With its bizarre claim to have been found in a surplus IBM copy machine in 1986 by a Boeing Aircraft employee, Silent Weapons for Quiet Wars takes its place among those dubious ’elite blueprints’ for control of the planet, second only to the well known treatise The Protocols of Zion.
Dated May 1979, Silent Weapons called for a “quiet revolution” through economic engineering, using such methods as economic shock testing and paper inductance/inflation (exchanging true value for inflated currency), and balancing the system by killing off the true creditors of this exchange (the public) in constant wars.
Silent Weapons was first published for mass consumption by the late William Cooper in his 1991 underground sensation, Behold a Pale Horse.
A few versions of this document also appeared later on the internet along with remarks to the effect that the paranoid manifesto was probably penned by Cooper himself. Cooper, a former Naval Intelligence Officer with a purported 38-level above-top secret clearance, claimed to have read this report in a “Naval Intelligence Majority Twelve file,” and that it was authored by the Bilderberg Group. Cooper states in his book that it was given to him by someone named Tom Young.
Here Paranoia offers an excerpt of the document, reprinting some of the original schematics and mathematical equations contained in the undated pamphlet we have had in our collection since approximately 1993. These sophisticated diagrams were not reproduced in Cooper’s book and their existence casts doubt on Cooper’s alleged authorship.
As far as I know, William Cooper was not a highly trained economist. Furthermore, if Cooper had written the document, why would he remove his own elaborate mathematical notations? Also, Cooper’s version does not contain the Preface that appears in the pamphlet. The Preface notes that the document is “reprinted in its virgin form, with diagrams” and is described as “heavy reading.”
However, it is possible the pamphlet was printed after Cooper got hold of his version of the document.

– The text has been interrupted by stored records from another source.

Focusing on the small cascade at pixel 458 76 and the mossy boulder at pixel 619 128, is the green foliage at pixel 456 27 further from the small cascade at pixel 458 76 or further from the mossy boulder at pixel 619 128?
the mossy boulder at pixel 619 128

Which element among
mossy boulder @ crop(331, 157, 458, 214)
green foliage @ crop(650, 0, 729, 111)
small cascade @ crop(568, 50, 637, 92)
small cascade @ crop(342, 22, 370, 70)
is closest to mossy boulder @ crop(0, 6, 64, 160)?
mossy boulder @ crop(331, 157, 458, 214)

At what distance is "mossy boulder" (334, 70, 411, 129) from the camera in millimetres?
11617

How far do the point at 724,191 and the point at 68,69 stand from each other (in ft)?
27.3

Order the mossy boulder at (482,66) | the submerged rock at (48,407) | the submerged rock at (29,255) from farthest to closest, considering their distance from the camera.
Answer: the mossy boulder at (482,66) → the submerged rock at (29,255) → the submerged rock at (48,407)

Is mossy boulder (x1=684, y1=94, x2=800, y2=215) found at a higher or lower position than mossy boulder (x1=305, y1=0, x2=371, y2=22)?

The reason for removing the diagrams (and any mention of them) might have been that Cooper thought them too obscure for the grassroots patriot movement that was his audience. In addition, by renaming the document, “The Illuminati’s Declaration of War on the American People,” Cooper emphasized his patriot leanings and de-emphasized the more complicated mathematical elements of the ’Illuminati’ blueprint.
The economic analyses implicated in Silent Weapons could only have been made by someone with an advanced understanding of complex social economic systems. In short, while I believe Cooper may have been capable of understanding the diagrams in the manifesto, I don’t believe he had the background to devise them.
There are also other differences between the two versions: Cooper’s version of Silent Weapons reproduced in Pale Horse contained his characteristic ALL CAPS for emphasis. The original pamphlet does not contain these. Cooper’s version also inserts personal notes in brackets. We have not inserted Cooper’s personal notes.
This version reproduces some of the diagrams missing from Cooper’s version.
- This rare and ambiguous document could very well be a hoax, but was it perpetrated by William Cooper or on William Cooper?
- If it’s a hoax, who wrote it?
- Could it have been written by Ted Kaczynski?
- Or perhaps the late anarcho-libertarian Murray Rothbard?